Quoted text –
>> Start

Nanomechanics is that branch of nanoscience which deals with the study and application of fundamental mechanical properties of physical systems at the nanoscale, such as elastic, thermal and kinetic material properties.

Often, nanomechanics is viewed as a branch of nanotechnology, i.e., an applied area with a focus on the mechanical properties of engineered nanostructures and nanosystems (systems with nanoscale components of importance). Examples of the latter include nanomachines, nanoparticles, nanopowders, nanowires, nanorods, nanoribbons, nanotubes, including carbon nanotubes (CNT) and boron nitride nanotubes (BNNTs); nanoshells, nanomembranes, nanocoatings, nanocomposite/nanostructured materials, (fluids with dispersed nanoparticles); nanomotors, etc.

Some of the well-established fields of nanomechanics are: nanomaterials, nanotribology (friction, wear and contact mechanics at the nanoscale), nanoelectromechanical systems (NEMS), and nanofluidics.

As a fundamental science, nanomechanics is based on some empirical principles (basic observations), namely general mechanics principles and specific principles arising from the smallness of physical sizes of the object of study.

General mechanics principles include:

- Energy and momentum conservation principles
- Variational Hamilton's principle
- Symmetry principles

Due to smallness of the studied object, nanomechanics also accounts for:

- Discreteness of the object, whose size is comparable with the interatomic distances
- Plurality, but finiteness, of degrees of freedom in the object
- Importance of thermal fluctuations
- Importance of entropic effects (see configuration entropy)
- Importance of quantum effects (see quantum machine)

These principles serve to provide a basic insight into novel mechanical properties of nanometer objects. Novelty is understood in the sense that these properties are not present in similar macroscale objects or much different from the properties of those (e.g., nanorods vs. usual macroscopic beam structures). In particular, smallness of the subject itself gives rise to various surface effects determined by higher surface-to-volume ratio of nanostructures, and thus affects mechanoenergetic and thermal properties (melting point, heat capacitance, etc.) of nanostructures. Discreteness serves a fundamental reason, for instance, for the dispersion of mechanical waves in solids, and some special behavior of basic elastomechanics solutions at small scales. Plurality of degrees of freedom and the rise of thermal fluctuations are the reasons for thermal tunneling of nanoparticles through potential barriers, as well as for the cross-diffusion of liquids and solids. Smallness and thermal fluctuations provide the basic reasons of the Brownian motion of nanoparticles. Increased importance of thermal fluctuations and configuration entropy at the nanoscale give rise to superelasticity, entropic elasticity (entropic forces), and other exotic types of elasticity of nanostructures. Aspects of configuration entropy are also of great interest in the context self-organization and cooperative behavior of open nanosystems.

>> End

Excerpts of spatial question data
>> Start

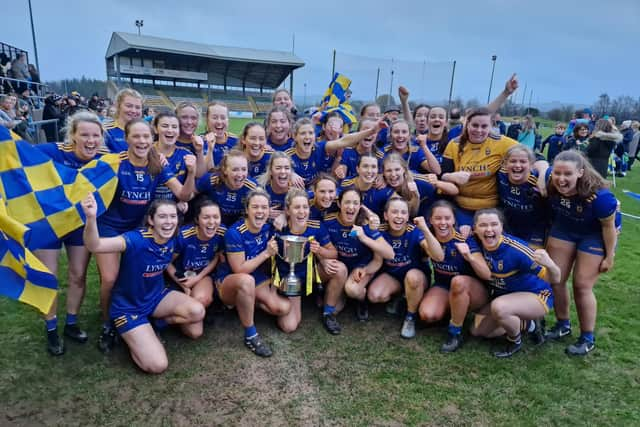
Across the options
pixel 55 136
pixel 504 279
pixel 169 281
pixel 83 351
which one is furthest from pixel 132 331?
pixel 55 136

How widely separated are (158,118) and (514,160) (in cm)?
286

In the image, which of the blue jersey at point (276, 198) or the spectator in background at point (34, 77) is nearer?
the blue jersey at point (276, 198)

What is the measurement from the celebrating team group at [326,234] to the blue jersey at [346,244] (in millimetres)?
13

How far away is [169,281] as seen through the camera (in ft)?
12.1

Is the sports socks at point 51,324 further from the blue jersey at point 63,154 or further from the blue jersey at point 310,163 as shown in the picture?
the blue jersey at point 310,163

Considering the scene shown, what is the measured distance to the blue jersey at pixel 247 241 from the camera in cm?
333

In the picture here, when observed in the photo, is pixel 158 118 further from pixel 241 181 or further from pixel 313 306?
pixel 313 306

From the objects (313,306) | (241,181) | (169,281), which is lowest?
(313,306)

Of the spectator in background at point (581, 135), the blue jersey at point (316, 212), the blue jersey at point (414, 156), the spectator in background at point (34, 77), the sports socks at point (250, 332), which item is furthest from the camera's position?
the spectator in background at point (34, 77)

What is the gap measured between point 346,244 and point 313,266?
344 millimetres

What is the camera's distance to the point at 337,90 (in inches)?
255

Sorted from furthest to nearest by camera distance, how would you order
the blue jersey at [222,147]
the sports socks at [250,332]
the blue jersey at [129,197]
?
1. the blue jersey at [222,147]
2. the sports socks at [250,332]
3. the blue jersey at [129,197]

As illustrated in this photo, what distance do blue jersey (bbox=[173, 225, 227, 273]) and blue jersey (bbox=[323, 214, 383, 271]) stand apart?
914 millimetres

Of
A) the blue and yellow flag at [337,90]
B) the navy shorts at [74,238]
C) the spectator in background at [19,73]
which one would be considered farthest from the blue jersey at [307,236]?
the spectator in background at [19,73]
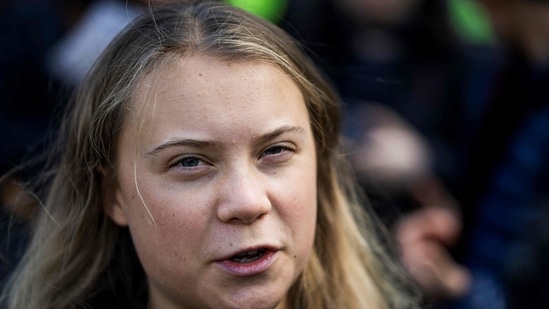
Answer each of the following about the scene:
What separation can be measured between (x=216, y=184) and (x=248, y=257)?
163 millimetres

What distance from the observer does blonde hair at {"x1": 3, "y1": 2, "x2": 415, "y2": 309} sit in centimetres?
186

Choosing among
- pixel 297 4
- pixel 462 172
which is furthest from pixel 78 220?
pixel 297 4

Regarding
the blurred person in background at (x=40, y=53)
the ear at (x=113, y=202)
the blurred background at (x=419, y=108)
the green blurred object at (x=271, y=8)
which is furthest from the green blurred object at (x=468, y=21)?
the ear at (x=113, y=202)

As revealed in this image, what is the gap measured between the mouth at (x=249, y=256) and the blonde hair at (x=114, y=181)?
0.34m

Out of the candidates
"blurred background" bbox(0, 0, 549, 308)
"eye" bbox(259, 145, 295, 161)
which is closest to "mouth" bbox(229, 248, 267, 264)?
"eye" bbox(259, 145, 295, 161)

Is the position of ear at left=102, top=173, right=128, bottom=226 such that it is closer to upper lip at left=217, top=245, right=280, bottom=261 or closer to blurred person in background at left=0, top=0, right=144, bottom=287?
upper lip at left=217, top=245, right=280, bottom=261

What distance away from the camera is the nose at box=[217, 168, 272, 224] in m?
1.67

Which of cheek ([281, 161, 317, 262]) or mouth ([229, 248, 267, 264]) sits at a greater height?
cheek ([281, 161, 317, 262])

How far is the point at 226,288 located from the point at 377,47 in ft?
6.32

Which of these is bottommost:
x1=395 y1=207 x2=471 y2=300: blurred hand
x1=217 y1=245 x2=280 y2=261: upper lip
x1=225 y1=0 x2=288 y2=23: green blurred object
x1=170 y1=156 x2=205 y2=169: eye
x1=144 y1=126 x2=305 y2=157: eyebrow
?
x1=395 y1=207 x2=471 y2=300: blurred hand

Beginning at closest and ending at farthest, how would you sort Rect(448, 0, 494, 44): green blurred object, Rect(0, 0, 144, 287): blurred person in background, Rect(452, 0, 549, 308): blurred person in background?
Rect(452, 0, 549, 308): blurred person in background, Rect(0, 0, 144, 287): blurred person in background, Rect(448, 0, 494, 44): green blurred object

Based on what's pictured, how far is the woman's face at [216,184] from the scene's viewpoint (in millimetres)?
1711

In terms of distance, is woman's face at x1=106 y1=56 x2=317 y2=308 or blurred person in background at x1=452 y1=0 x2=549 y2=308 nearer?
woman's face at x1=106 y1=56 x2=317 y2=308

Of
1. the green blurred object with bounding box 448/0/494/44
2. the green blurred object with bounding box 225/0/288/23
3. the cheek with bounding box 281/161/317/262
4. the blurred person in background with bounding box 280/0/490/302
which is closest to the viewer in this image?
the cheek with bounding box 281/161/317/262
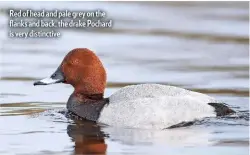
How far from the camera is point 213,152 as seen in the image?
8766 millimetres

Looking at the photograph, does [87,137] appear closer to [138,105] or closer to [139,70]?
[138,105]

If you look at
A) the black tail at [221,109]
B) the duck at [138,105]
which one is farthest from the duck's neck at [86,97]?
the black tail at [221,109]

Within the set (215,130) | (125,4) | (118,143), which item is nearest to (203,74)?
(215,130)

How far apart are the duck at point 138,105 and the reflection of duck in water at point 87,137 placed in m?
0.19

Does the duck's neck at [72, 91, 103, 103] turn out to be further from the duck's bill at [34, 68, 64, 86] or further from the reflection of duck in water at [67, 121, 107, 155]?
the reflection of duck in water at [67, 121, 107, 155]

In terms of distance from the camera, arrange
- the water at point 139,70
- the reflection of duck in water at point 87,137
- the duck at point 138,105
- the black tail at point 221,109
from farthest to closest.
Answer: the black tail at point 221,109 → the duck at point 138,105 → the water at point 139,70 → the reflection of duck in water at point 87,137

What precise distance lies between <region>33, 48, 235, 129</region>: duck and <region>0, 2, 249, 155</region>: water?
0.45 ft

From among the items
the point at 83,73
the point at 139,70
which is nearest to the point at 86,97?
the point at 83,73

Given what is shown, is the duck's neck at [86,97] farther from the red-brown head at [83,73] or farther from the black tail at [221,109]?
the black tail at [221,109]

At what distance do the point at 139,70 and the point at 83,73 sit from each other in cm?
315

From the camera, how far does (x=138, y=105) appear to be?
32.8ft

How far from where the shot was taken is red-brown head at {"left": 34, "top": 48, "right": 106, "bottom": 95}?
35.0 ft

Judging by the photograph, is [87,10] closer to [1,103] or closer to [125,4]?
[125,4]

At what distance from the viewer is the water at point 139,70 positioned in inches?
362
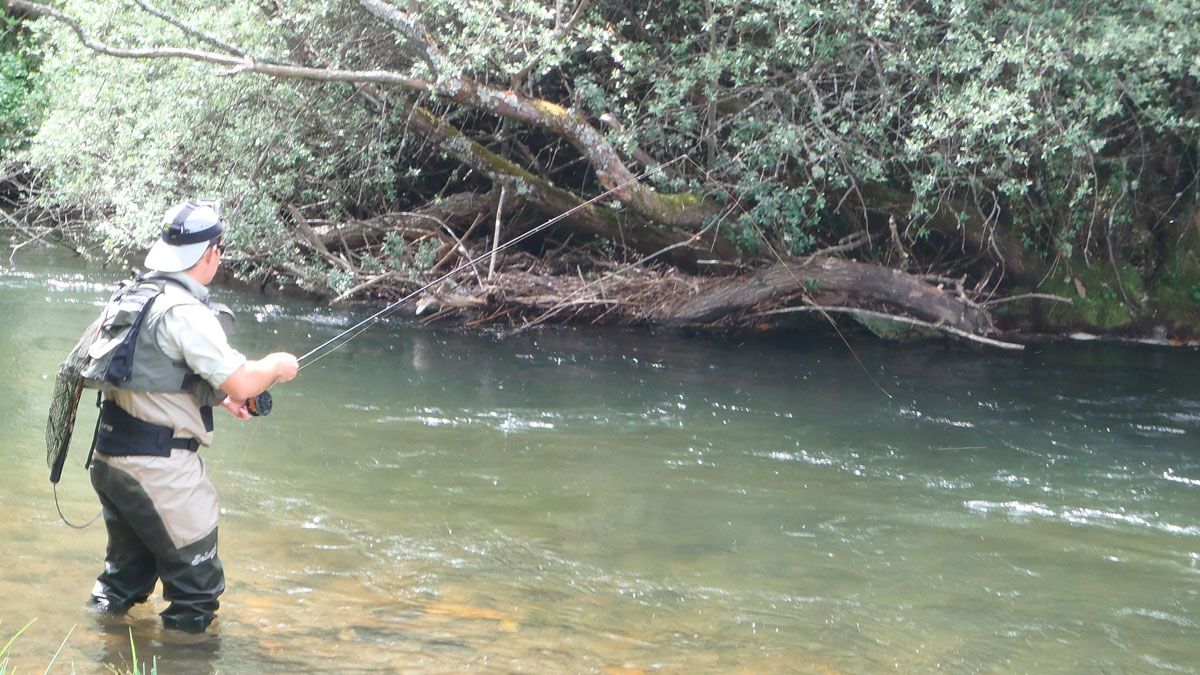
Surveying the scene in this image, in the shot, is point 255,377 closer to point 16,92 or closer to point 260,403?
point 260,403

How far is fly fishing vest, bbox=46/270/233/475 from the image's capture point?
3980mm

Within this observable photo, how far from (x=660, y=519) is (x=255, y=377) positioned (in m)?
2.95

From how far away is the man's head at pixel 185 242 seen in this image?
4172mm

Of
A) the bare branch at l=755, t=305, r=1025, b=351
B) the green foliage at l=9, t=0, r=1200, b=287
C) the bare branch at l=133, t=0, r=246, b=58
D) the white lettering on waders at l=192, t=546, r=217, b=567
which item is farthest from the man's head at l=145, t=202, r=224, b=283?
the bare branch at l=755, t=305, r=1025, b=351

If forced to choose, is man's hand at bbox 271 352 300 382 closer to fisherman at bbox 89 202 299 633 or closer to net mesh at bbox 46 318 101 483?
fisherman at bbox 89 202 299 633

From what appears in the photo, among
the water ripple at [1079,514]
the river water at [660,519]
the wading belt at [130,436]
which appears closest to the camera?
the wading belt at [130,436]

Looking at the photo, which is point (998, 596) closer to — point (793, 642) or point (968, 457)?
point (793, 642)

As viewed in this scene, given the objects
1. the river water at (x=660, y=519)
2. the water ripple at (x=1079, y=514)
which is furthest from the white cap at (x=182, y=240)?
the water ripple at (x=1079, y=514)

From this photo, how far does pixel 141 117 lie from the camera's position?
11.8 meters

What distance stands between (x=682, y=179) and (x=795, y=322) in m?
2.33

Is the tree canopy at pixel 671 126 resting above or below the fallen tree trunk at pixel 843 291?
above

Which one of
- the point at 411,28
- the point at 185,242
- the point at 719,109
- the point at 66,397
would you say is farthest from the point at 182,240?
the point at 719,109

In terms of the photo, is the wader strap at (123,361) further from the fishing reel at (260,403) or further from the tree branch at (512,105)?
the tree branch at (512,105)

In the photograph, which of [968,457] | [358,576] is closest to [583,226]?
[968,457]
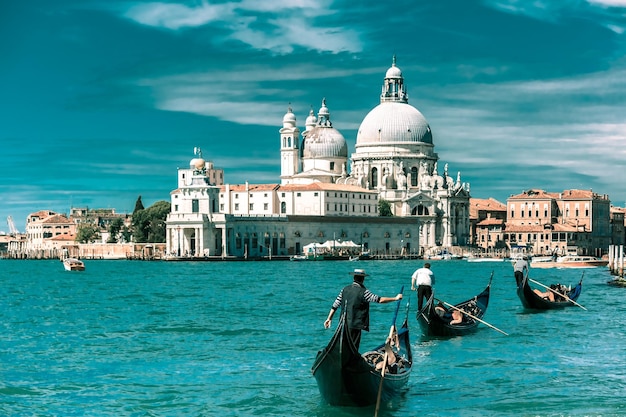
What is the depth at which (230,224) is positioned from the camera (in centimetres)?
8300

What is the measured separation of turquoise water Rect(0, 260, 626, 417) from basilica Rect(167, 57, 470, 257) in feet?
178

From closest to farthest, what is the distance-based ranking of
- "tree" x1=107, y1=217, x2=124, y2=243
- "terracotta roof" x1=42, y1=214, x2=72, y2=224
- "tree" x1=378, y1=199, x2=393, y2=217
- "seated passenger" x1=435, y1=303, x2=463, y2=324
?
1. "seated passenger" x1=435, y1=303, x2=463, y2=324
2. "tree" x1=378, y1=199, x2=393, y2=217
3. "tree" x1=107, y1=217, x2=124, y2=243
4. "terracotta roof" x1=42, y1=214, x2=72, y2=224

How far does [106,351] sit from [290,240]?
67663mm

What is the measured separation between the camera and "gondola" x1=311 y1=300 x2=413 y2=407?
1191cm

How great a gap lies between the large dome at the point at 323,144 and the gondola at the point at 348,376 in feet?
304

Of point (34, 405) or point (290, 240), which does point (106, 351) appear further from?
point (290, 240)

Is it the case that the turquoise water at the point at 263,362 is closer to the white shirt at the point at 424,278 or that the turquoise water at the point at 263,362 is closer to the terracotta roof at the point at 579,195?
the white shirt at the point at 424,278

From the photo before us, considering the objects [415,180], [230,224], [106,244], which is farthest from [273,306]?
[415,180]

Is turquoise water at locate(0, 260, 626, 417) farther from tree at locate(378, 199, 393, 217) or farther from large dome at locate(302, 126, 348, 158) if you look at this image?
large dome at locate(302, 126, 348, 158)

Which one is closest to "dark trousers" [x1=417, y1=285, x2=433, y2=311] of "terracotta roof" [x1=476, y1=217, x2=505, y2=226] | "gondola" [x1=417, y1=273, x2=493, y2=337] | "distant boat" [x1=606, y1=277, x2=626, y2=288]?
"gondola" [x1=417, y1=273, x2=493, y2=337]

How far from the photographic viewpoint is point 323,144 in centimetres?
10581

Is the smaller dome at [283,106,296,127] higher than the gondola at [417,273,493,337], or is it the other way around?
the smaller dome at [283,106,296,127]

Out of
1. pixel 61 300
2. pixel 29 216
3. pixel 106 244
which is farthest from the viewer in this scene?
pixel 29 216

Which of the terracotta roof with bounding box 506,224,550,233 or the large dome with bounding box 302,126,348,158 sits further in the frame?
the large dome with bounding box 302,126,348,158
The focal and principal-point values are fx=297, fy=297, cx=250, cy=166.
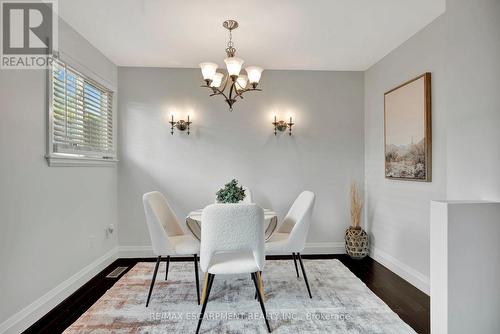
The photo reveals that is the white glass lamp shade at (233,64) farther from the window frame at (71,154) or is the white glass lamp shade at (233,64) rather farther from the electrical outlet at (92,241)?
the electrical outlet at (92,241)

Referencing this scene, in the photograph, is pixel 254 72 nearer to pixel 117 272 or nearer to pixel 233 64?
pixel 233 64

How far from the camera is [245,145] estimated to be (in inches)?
156

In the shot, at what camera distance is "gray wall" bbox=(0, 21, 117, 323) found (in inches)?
77.5

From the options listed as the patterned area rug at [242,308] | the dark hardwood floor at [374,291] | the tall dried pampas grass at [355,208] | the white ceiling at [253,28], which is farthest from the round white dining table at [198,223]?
the white ceiling at [253,28]

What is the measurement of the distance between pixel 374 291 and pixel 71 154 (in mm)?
3087

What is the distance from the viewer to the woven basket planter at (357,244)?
366cm

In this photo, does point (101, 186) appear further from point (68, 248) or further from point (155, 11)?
point (155, 11)

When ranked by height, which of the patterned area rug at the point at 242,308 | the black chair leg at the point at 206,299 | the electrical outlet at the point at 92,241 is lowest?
the patterned area rug at the point at 242,308

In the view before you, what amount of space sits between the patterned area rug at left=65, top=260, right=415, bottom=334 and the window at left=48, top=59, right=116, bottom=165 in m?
1.31

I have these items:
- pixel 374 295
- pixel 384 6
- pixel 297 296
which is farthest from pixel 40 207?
pixel 384 6

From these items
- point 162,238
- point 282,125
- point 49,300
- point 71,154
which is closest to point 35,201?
point 71,154

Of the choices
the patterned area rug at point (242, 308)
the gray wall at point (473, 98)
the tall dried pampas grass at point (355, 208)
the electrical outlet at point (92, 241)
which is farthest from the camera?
the tall dried pampas grass at point (355, 208)

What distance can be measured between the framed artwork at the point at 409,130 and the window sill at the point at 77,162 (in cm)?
321

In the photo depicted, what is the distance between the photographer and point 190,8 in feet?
7.84
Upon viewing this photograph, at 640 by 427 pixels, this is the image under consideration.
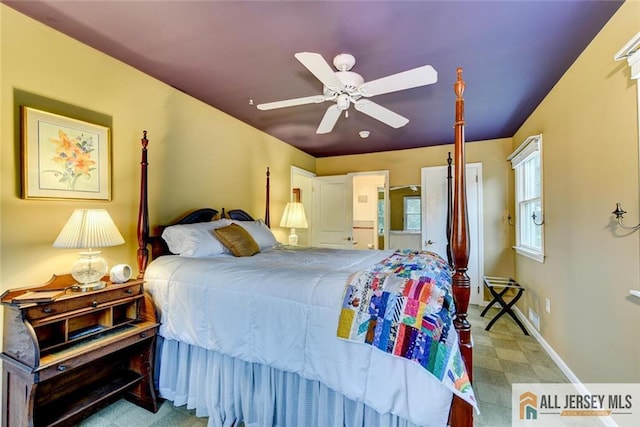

>> End

What is asked –
1) Print the section of the nanomechanics text that opens with the words "- Energy and" and closes with "(see configuration entropy)".
2) Answer these questions using the nanomechanics text:
(a) Which four fields does it name as well established within nanomechanics?
(b) Which three general mechanics principles does it list?
(c) According to the text, what do smallness and thermal fluctuations provide the basic reasons for?
3) Extend the nanomechanics text by writing what would come next after its final sentence.

Results of the exercise –
1)
- Energy and momentum conservation principles
- Variational Hamilton's principle
- Symmetry principles

Due to smallness of the studied object, nanomechanics also accounts for:

- Discreteness of the object, whose size is comparable with the interatomic distances
- Plurality, but finiteness, of degrees of freedom in the object
- Importance of thermal fluctuations
- Importance of entropic effects (see configuration entropy)

2)
(a) Nanomaterials, nanotribology, nanoelectromechanical systems (NEMS), and nanofluidics.
(b) Energy and momentum conservation principles, the variational Hamilton's principle, and symmetry principles.
(c) The Brownian motion of nanoparticles.

3)
Quantum effects determine forces of interaction between individual atoms in physical objects, which are introduced in nanomechanics by means of some averaged mathematical models called interatomic potentials.

Subsequent utilization of the interatomic potentials within the classical multibody dynamics provide deterministic mechanical models of nano structures and systems at the atomic scale/resolution. Numerical methods of solution of these models are called molecular dynamics (MD), and sometimes molecular mechanics (especially, in relation to statically equilibrated (still) models). Non-deterministic numerical approaches include Monte Carlo, Kinetic More-Carlo (KMC), and other methods. Contemporary numerical tools include also hybrid multiscale approaches allowing concurrent or sequential utilization of the atomistic scale methods (usually, MD) with the continuum (macro) scale methods (usually, field emission microscopy) within a single mathematical model. Development of these complex methods is a separate subject of applied mechanics research.

Quantum effects also determine novel electrical, optical and chemical properties of nanostructures, and therefore they find even greater attention in adjacent areas of nanoscience and nanotechnology, such as nanoelectronics, advanced energy systems, and nanobiotechnology.

== See also ==
- Molecular machine
- Geometric phase (section Stochastic Pump Effect)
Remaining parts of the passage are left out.